> Required work:
Locate every line in the items below that contains the word "radius" and copy each of those lines in full.

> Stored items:

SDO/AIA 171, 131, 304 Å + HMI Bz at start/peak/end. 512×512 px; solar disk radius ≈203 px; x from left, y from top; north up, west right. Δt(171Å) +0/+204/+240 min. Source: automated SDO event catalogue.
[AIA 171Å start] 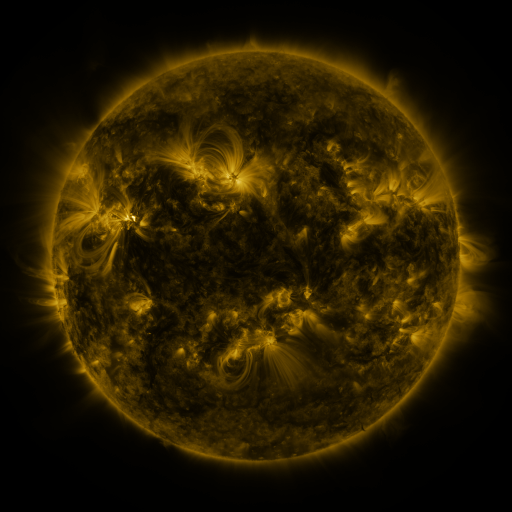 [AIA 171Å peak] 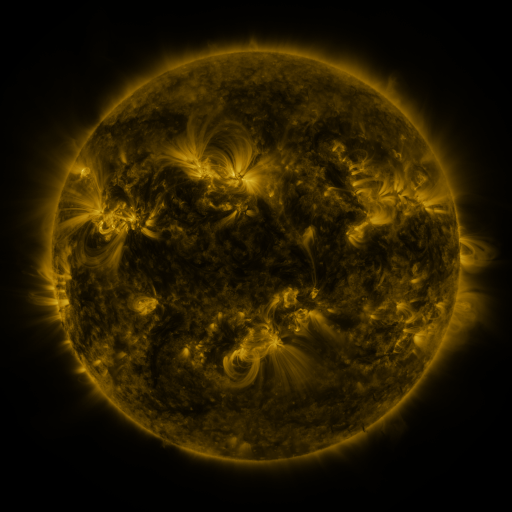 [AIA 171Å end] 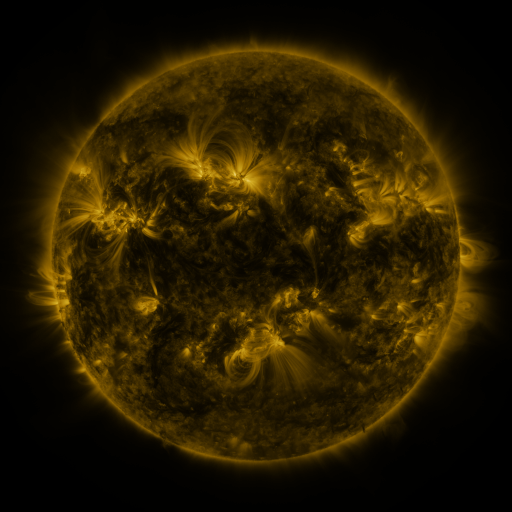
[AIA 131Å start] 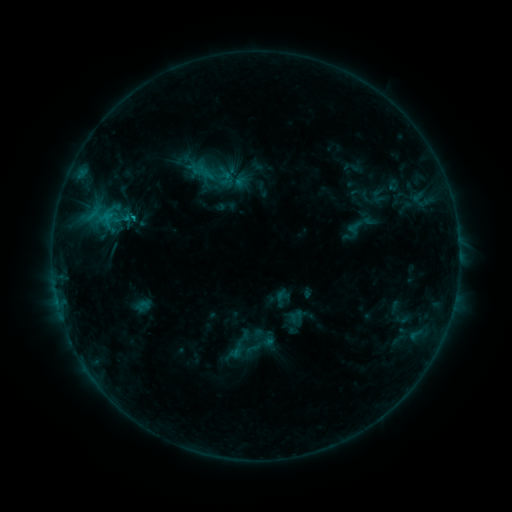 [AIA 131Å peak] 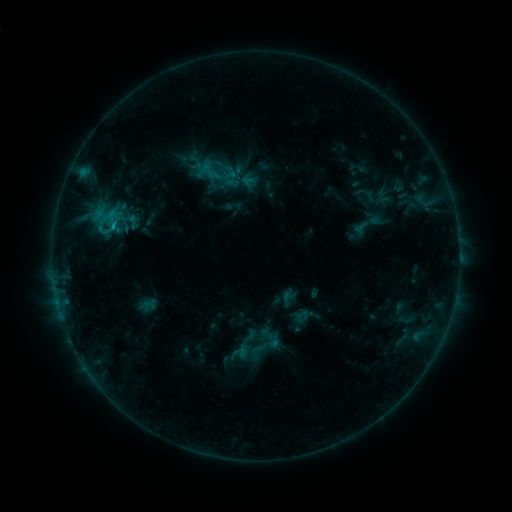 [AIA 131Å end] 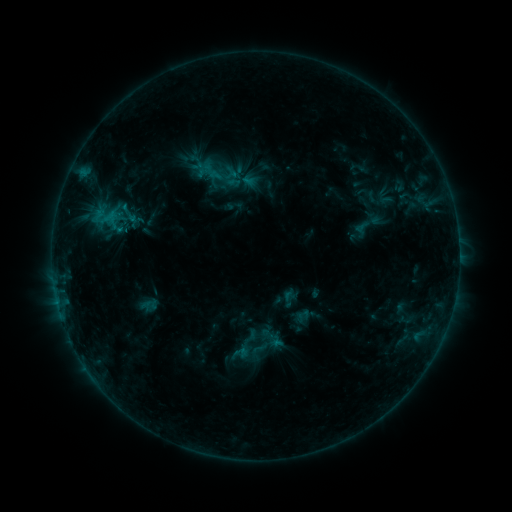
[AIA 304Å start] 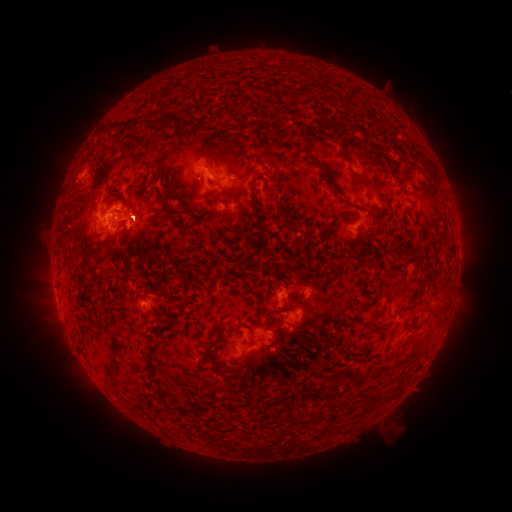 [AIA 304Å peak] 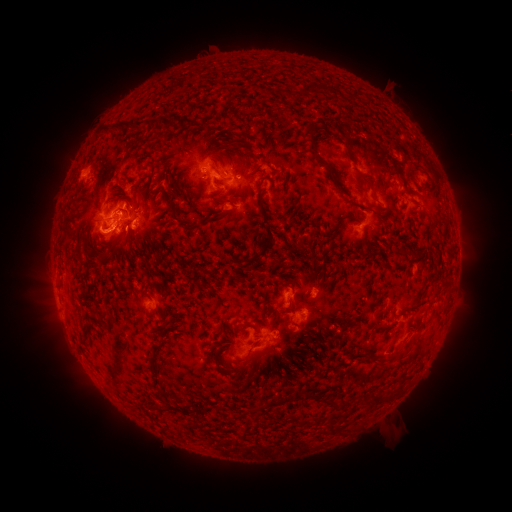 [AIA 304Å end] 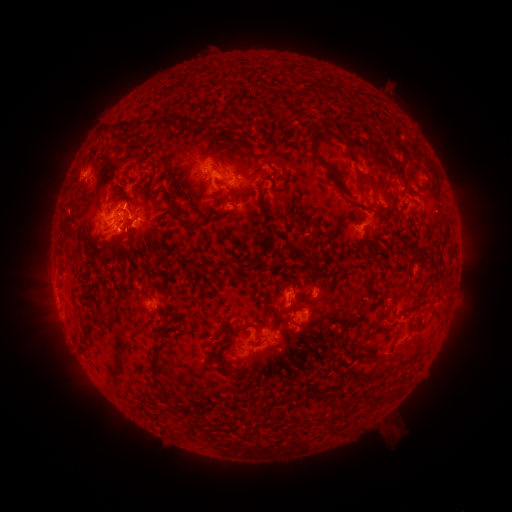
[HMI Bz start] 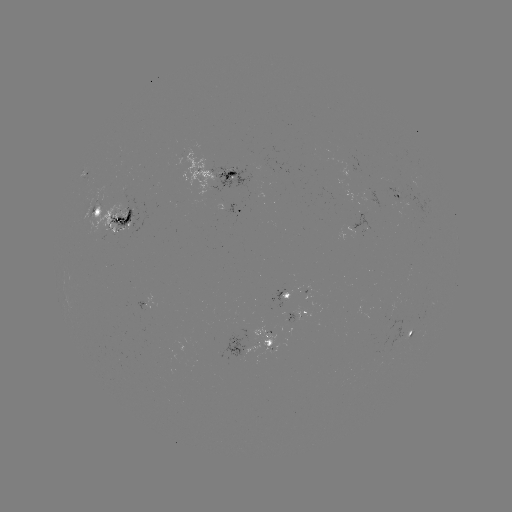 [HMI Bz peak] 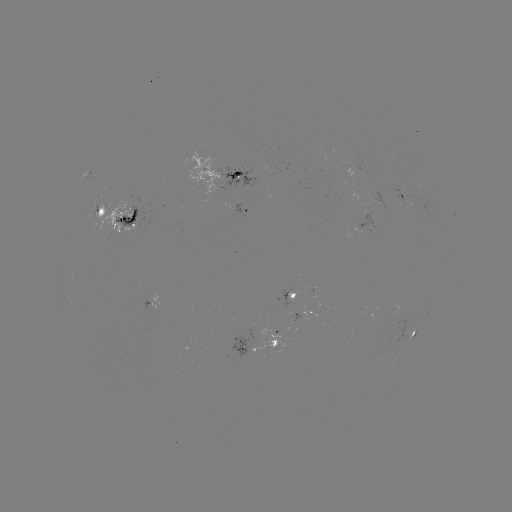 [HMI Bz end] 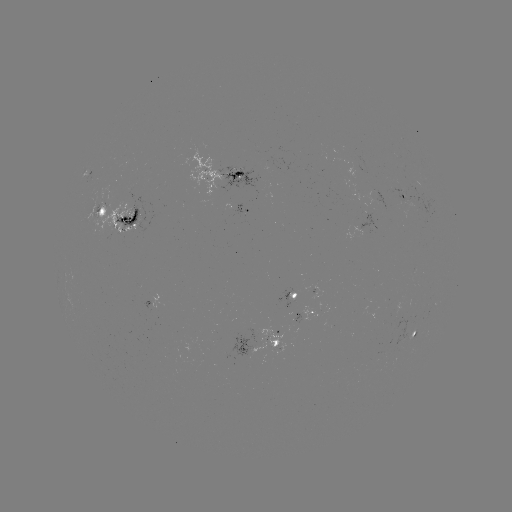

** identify emerging-flux region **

> Output of the task:
SDO/AIA 171, 131, 304 Å + HMI Bz at start/peak/end. 512×512 px; solar disk radius ≈203 px; x from left, y from top; north up, west right. Δt(171Å) +0/+204/+240 min. Source: automated SDO event catalogue.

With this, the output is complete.